Accueil > La compagnie > Son projet

[François Cervantes]

Auteur, metteur en scène et acteur, j’ai créé en 1986 la compagnie L’entreprise, avec le souhait de chercher un langage qui puisse raconter le monde d’aujourd’hui, traverser les frontières sans être arrêté par des références culturelles, et s’adresser directement aux spectateurs. L’écriture a toujours été la colonne vertébrale de mon travail, elle préexiste au théâtre, et c’est à travers elle que je l’aborde. Si j’ai ressenti la nécessité de créer une compagnie, c’était pour entreprendre une recherche sur les déchirures et les liens entre le corps et le verbe, entre tradition et création.

Je suis convaincu que c’est la pensée d’un acteur qui met son corps en mouvement, que sa voix est le lieu secret de passage entre sa pensée et son corps, entre l’ordre du dedans et l’ordre du dehors, et que la qualité de présence d’un acteur traverse les cultures et construit une relation directe avec le spectateur. Quand pensée et corps se touchent, utopie et corps social se touchent un instant. Au fil des années, j’ai donné plus de responsabilités aux acteurs, car au théâtre, c’est la soirée qui est une œuvre, et l’acteur en est le maître de cérémonie.

Cette recherche a provoqué des confrontations avec des arts voisins : poésie, littérature, musique, art du clown, arts du cirque, art du masque ou art de la marionnette.

En découvrant des arts plus anciens que le théâtre, j’ai découvert des sociétés traditionnelles (Inde, Indonésie, Japon, Comores…) qui m’ont fait comprendre des articulations entre art et rituel, et qui m’ont posé violemment une question : quelle est la place de l’art dans notre vie ? Ces rencontres ont marqué les créations de la compagnie. Elles m’ont fait aller vers l’origine du théâtre d’une part, et vers une écriture contemporaine d’autre part, directement en prise avec le réel, cherchant le frottement entre réel et imaginaire.

Depuis 1986, une vingtaine de créations ont donné lieu à plus de deux mille représentations (France, Europe, Canada, Etats-unis, Afrique, Inde, Bangladesh, Pakistan, Indonésie, Océan Indien), dans des villages comme dans de grandes scènes nationales ou de grands théâtres et festivals étrangers.

En 2004, la compagnie s’est implantée à la Friche la Belle de Mai, pour y développer un projet de permanence : la constitution d’une troupe, d’un répertoire, et la construction d’une relation longue et régulière avec le public, pour que le spectateur se sente partie prenante de l’aventure d’une troupe dans sa région.
Entre 2004 et 2014, la compagnie a concilié une vie sédentaire à Marseille et une vie intense en tournée [120 représentations en moyenne par an], mêlant recherche, création, diffusion, formation initiale et professionnelle, transmission.

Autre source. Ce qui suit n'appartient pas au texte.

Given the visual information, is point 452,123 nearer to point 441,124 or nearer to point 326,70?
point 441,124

Pendant ces dix années, nous avons construit un répertoire de 15 créations. Plus de 30 000 spectateurs ont été accueillis à la Friche la Belle de Mai pour les découvrir.

Durant cette période, j’ai ouvert un atelier permanent pour les comédiens professionnels, en dehors de toute chapelle, pour partager mes interrogations sur l’art de l’acteur. Une centaine d’acteurs sont entrés dans cet atelier, ouvert à d’autres disciplines artistiques puisque le théâtre en est un carrefour.

Parallèlement, nous avons créé en 2006 les Editions Maison qui témoignent de la recherche pour tenter de marier la chair et le verbe. Elles ont à ce jour édité neuf ouvrages ouvrages dont Le Clown Arletti, vingt ans de ravissement en co-édition avec Magellan&Cie.

La permanence a changé le langage artistique, les relations entre les œuvres et le public.